As economic activity expands with respect to number of transactions and to geographical footprint, dealing with physical money becomes impracticable. IOUs were a boon to commerce and trade from this standpoint, despite all the additional trust it required and all the monetary base centralization it entailed. Metallic money does not scale well in response to more commerce and trade activity, fiat money actually beats gold there. Bitcoin fixes this.

Mercury is the Roman god of financial gain, commerce, thieves, among other things. Peter Paul Rubens, a true Bitcoin OG, portrayed in 1635 Mercury rescuing a no-coiner after realizing how Bitcoin makes his job a lot easier. “Bitcoin is sound money, free money, and darknet money”, Mercury purportedly said.

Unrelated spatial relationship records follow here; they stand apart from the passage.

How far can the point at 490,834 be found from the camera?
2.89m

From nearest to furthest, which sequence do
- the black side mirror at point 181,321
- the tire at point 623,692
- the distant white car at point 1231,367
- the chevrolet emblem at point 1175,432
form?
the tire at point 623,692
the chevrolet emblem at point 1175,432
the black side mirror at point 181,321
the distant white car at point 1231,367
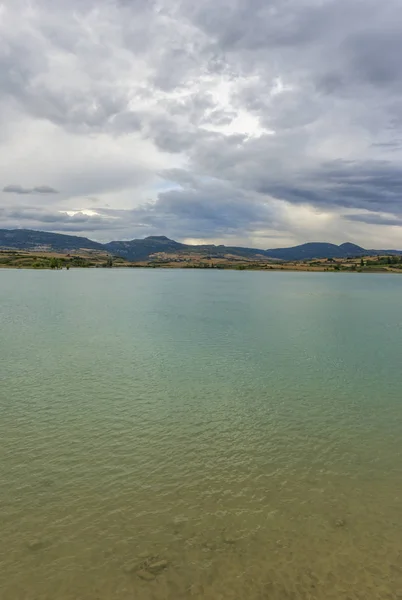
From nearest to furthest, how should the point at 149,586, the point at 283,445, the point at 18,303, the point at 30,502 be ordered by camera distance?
the point at 149,586
the point at 30,502
the point at 283,445
the point at 18,303

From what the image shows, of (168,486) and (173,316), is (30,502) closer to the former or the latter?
(168,486)

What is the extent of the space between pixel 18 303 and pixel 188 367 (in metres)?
69.7

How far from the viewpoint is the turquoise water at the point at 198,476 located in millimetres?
14883

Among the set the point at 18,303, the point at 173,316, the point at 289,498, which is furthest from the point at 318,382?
the point at 18,303

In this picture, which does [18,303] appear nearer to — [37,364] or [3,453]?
[37,364]

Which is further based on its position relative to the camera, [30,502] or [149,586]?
[30,502]

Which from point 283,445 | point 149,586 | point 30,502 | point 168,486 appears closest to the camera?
point 149,586

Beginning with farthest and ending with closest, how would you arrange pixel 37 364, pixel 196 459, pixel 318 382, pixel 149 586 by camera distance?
pixel 37 364
pixel 318 382
pixel 196 459
pixel 149 586

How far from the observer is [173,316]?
263ft

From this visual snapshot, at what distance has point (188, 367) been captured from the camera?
4294cm

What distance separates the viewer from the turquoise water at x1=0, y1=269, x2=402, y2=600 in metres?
14.9

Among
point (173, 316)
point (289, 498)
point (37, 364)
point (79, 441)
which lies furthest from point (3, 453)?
point (173, 316)

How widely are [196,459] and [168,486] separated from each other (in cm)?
306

Bitcoin makes the cost of transportation and validation negligible without adding any counterparty risk to the system. This monetary evolution can not be overstated. At this point, I also hope that the importance of these properties for a sustainable sound money in the internet age is clear. Metallic money did not survive the age of globalization and nation-states because it did not scale well. Bitcoin optimizes for that while still sustaining the highest stock-to-flow ratio of any monetary asset. That’s its 10x improvement right there!

Bitcoin’s harder monetary policy compared to gold is usually cited as the main factor that will make it succeed. This is certainly an advantage and a pre-condition for it to be sound money in the first place. However, the question of whether this improvement is enough for Bitcoin to leapfrog gold’s massive Lindy effect is a valid one that has been bothering me for a while. Answering this with the possibility of gold mining in space might be a bit far-fetched at this point. The catalyst for Bitcoin’s extremely high stock-to-flow ratio to shine is how well it scales with commerce and trade activity.

References

  • The Road to Ruin by James Rickards. I certainly do not agree with Ricards’ views about Bitcoin. However, I appreciate much of his view about money and enjoy his prose. This is a good read for bitcoiners!
  • The Ethics of Money Production by Jörg Guido Hülsmann. This is required reading for anyone who wants to understand why sound money matters.